Conservative-MPs-call-for-beer-duty-cut.jpg

Alcohol duty is expected to increase in line with inflation after Chancellor Rachel Reeves did not announce a freeze in the Autumn Budget.

Speaking in the House of Commons today (Wednesday 26 November) Rachel Reeves did not discuss alcohol duty.

It is therefore expected the rate, which has been linked to the Retail Price Index (RPI) since February 2025, will increase in line with inflation.

While the Budget did not mention alcohol duty, the OBR report that was leaked earlier today stated alcohol duty receipts were expected to raise £12bn in 2025 and 2026, a 5.1% on 2024/2025.

It added receipts were estimated to increase by 3.4% each year following, reaching £14bn by 2030-2031.

Deeply disappointing

Following the Budget, Campaign for Real Ale (CAMRA) chairman Ash Corbett-Collins said the consumer organisation was “deeply disappointed” with the hikes to alcohol duty.
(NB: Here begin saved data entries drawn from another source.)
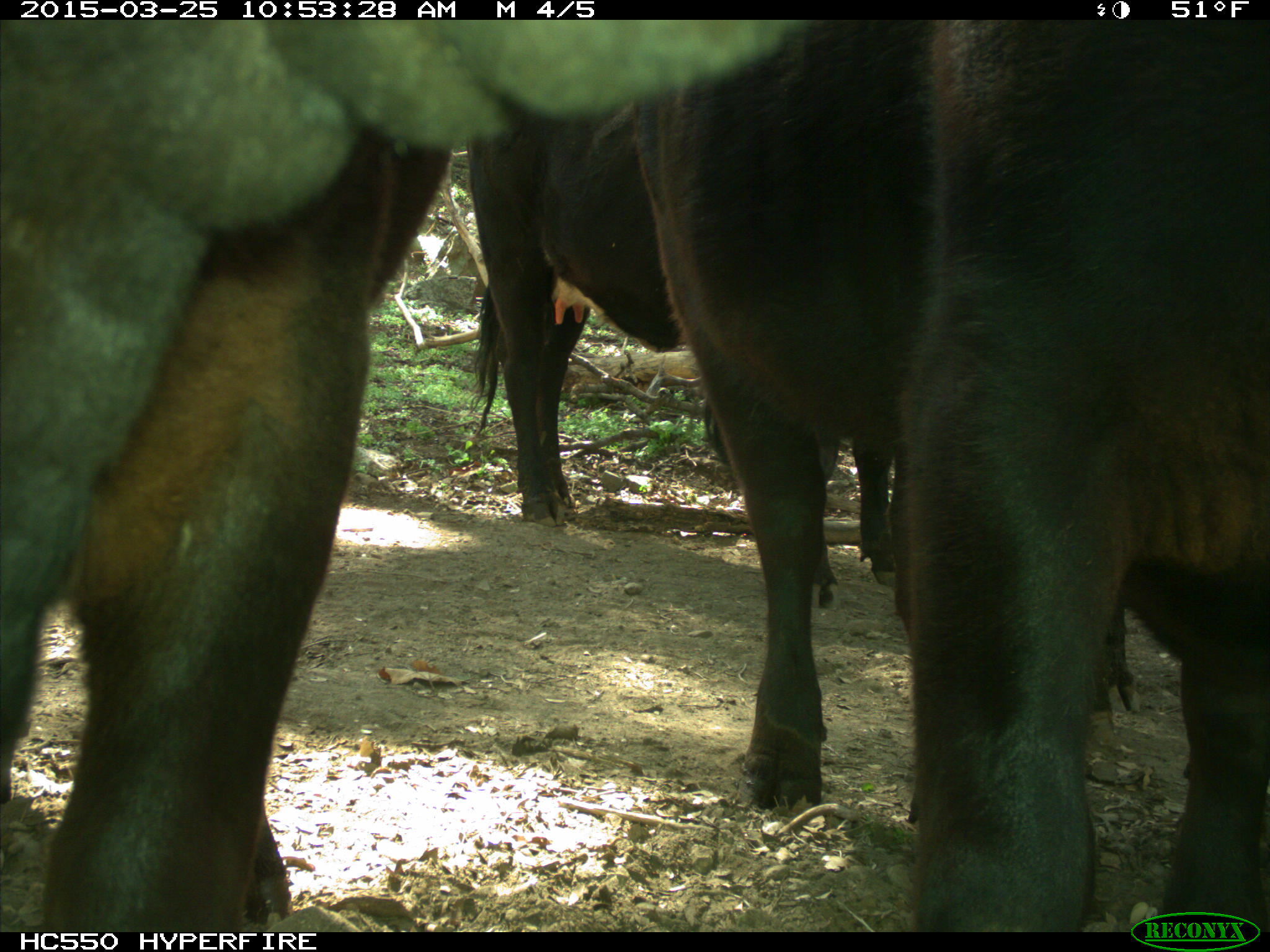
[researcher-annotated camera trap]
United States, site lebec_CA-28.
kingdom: Animalia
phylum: Chordata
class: Mammalia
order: Artiodactyla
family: Bovidae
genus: Bos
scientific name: Bos taurus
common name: domestic cow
He continued: “Instead of delivering a substantial cut in tax breweries pay on their beer going to be sold in pubs, the Chancellor has made the damaging choice to hike alcohol duties, including on draught beer and cider.

“As well as a cut in VAT and help with energy costs and Employer National Insurance contributions, Reeves should have taken action to recognise the benefits of drinking in community locals by slashing tax specifically on pints in pubs by up to 50% to help them compete with cheap supermarket alcohol.
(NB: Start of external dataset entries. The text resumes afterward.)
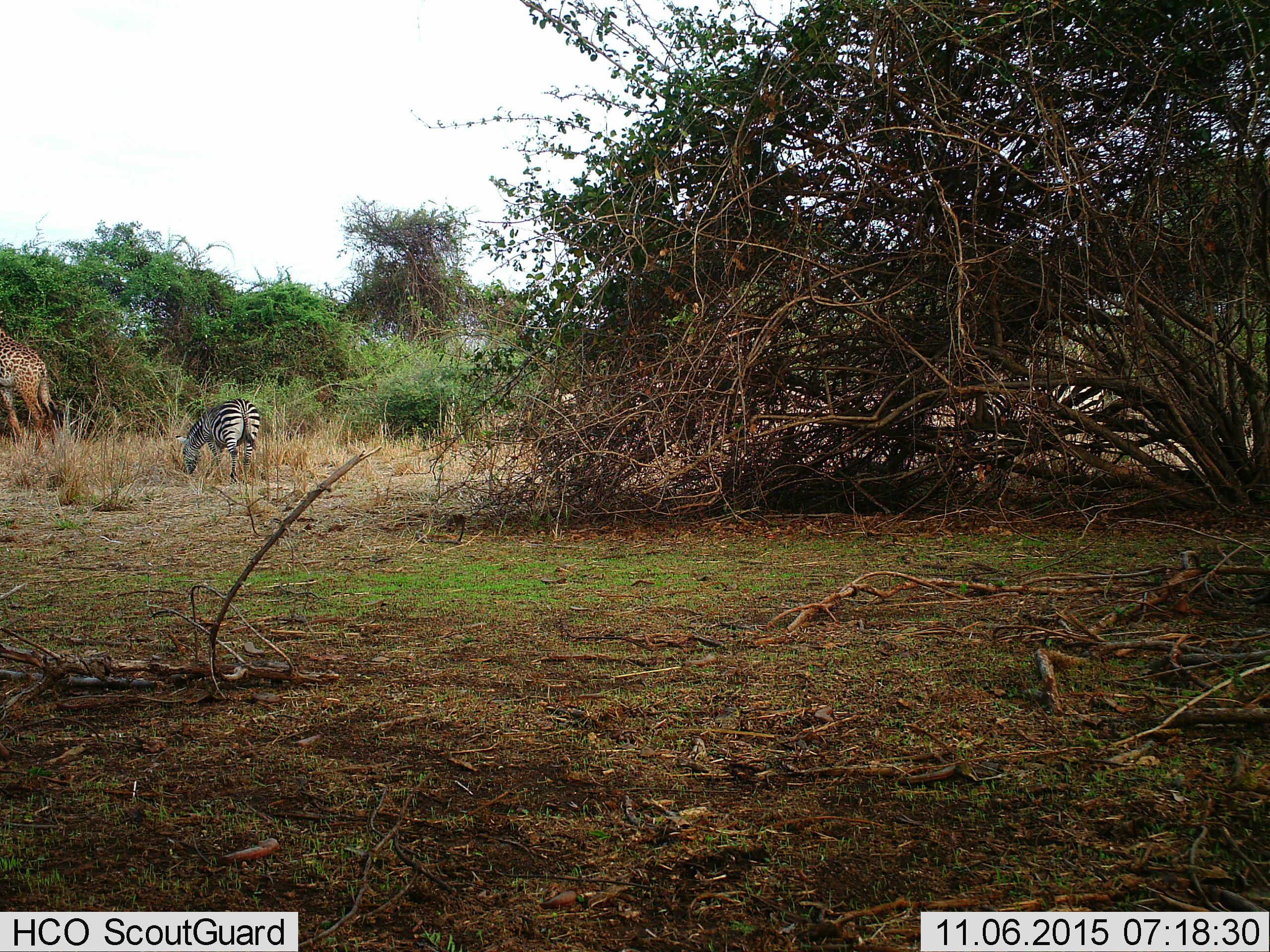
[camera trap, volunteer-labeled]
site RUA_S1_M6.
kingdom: Animalia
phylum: Chordata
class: Mammalia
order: Artiodactyla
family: Giraffidae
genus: Giraffa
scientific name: Giraffa camelopardalis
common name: giraffe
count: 1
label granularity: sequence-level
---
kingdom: Animalia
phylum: Chordata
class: Mammalia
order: Perissodactyla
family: Equidae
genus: Equus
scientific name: Equus quagga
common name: plains zebra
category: zebraplains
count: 2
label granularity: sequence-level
“This extra hike in taxes on drinking in the pub can only risk more pubs and breweries being lost to the communities they serve.”

Ahead of the Budget, voices from the across the sector united in calling for targeted support for hospitality, including duty cuts.

Meanwhile, the Wine & Spirits Trade Association (WSTA) warned prices will rise for consumers and British businesses will suffer after today’s announcements.

Sustained attack

Chief executive Miles Beale said: “This Budget has been dubbed a death by a thousand cuts, and for wine and spirit businesses those cuts run deep. Our members are still reeling from the tax hikes introduced in February, and the additional burden of the costly new glass tax, known as EPR.

“Coupled with rises in National Insurance, increases to the minimum wage and business rates, it is no surprise that wine and spirit producers - along with our beleaguered hospitality sector - feel under sustained attack.

The Government’s typically disappointing and short-sighted decision to raise alcohol duty yet again will only prolong the doom loop.”

Ahead of the Budget, the Society of Independent Brewers & Associates (SIBA) told The Morning Advertiser (The MA) expanding draught relief to 20% and wider support on employer costs and taxes were particularly important to empower indie brewers and improve consumer choice at the bar.

As part of the fiscal address, Reeves announced permanently lower business rates for hospitality, retail and leisure, free apprenticeship training for under-25s and increases to National Living Wage and the National Minimum Wage.